For decades I loved visiting stores that offered unfinished wood furniture because I loved the smell, I even love woodsmoke, but I'd never put in into such a sensual context before. Most of the kinky people I know adore the smell of either leather or hemp rope, but my "stop and sniff and purr" kink seems to be for unfinished wood items.

How do you find out? You explore your history, your fantasies, media, and your local kink scene. Pay attention just in general. Keep your boundaries, certainly, but be flexible when you can and be aware that boundaries and preferences can fluctuate over time. You may not hear of / explore absolutely everything, but I will say that pretty much anything can be a kink - depending on the person and the circumstance. Maybe not my kink, maybe not yours - but someone's.

As I was advised by a departed sex-positive elder of our community, Allena Gabosh, "Never say 'Now I've seen everything.' You haven't. None of us have, and none of us ever will."
PERITUS ARCUS​(dom male)
3 years ago • Mar 25, 2021
PERITUS ARCUS​(dom male) • Mar 25, 2021
The issue is that sonething that stimulates you mentally may, in reality, turn out to be a total loss.

Other things that you would not imagine would float your boat turn out to be tremendous.

It is sometimes easier to be definite about what is a complete and utter no. For me, Scat is somewhere I will never go. Ditto adult baby stuff.
It just will never happen.

Anything else, consider giving it a try unless it triggers revulsion to you.

I am continually amazed at what I actually like in real life.

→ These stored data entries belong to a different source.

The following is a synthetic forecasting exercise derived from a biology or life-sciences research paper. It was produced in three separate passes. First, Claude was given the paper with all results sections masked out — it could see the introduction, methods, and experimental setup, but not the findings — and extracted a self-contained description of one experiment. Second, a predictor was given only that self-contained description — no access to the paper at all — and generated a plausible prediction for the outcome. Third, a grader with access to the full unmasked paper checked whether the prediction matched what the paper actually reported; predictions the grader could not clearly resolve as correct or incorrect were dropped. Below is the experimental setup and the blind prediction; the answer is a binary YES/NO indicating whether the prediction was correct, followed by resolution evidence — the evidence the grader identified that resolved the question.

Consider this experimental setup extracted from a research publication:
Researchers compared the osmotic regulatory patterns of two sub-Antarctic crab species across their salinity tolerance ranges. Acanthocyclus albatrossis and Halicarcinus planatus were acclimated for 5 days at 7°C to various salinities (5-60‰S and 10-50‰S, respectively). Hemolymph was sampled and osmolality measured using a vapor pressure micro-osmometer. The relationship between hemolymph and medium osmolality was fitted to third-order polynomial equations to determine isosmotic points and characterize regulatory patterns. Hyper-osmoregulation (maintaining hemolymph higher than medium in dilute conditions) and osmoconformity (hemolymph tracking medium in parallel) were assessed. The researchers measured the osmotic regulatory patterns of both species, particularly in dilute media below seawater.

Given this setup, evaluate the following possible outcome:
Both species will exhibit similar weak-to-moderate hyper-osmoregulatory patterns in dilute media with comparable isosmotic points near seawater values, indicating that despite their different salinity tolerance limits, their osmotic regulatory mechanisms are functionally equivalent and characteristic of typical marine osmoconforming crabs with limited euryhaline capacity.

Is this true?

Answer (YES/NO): NO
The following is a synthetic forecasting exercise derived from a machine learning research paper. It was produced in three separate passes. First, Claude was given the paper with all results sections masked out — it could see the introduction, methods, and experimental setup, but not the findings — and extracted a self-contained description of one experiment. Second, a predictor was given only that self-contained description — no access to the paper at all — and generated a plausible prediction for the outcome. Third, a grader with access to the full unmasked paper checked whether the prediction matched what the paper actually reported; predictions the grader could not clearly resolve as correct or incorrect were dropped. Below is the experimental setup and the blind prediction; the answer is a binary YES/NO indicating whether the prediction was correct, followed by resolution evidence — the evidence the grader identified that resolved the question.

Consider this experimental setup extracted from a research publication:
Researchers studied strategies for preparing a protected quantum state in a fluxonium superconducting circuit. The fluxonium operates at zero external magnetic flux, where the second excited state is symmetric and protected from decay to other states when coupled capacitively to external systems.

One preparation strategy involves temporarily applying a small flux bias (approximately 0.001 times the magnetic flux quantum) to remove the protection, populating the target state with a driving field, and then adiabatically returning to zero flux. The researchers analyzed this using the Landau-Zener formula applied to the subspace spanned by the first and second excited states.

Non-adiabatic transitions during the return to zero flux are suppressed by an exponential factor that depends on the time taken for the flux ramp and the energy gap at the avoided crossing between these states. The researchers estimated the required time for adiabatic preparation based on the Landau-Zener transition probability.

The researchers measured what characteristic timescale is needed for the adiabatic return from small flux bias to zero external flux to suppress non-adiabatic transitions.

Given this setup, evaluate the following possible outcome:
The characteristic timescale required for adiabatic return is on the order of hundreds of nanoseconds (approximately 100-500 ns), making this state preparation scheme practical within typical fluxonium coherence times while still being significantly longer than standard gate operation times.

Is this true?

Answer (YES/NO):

If you try, you will identify.

If you repel... thats a big tell.

Corny but not a bad methid of approach.

The other thing I do is with a partner or potential, i do a list of known likes and known willing to try.

Bare in mind that you will never totally completely match on everything so agree to respect the doslikes of one and try the areas where overlap makes sense.

You will start to find your feet and understand yourself as well as partners.

Finally start slow and dip the toe into the water and progress to the point you fond your limits.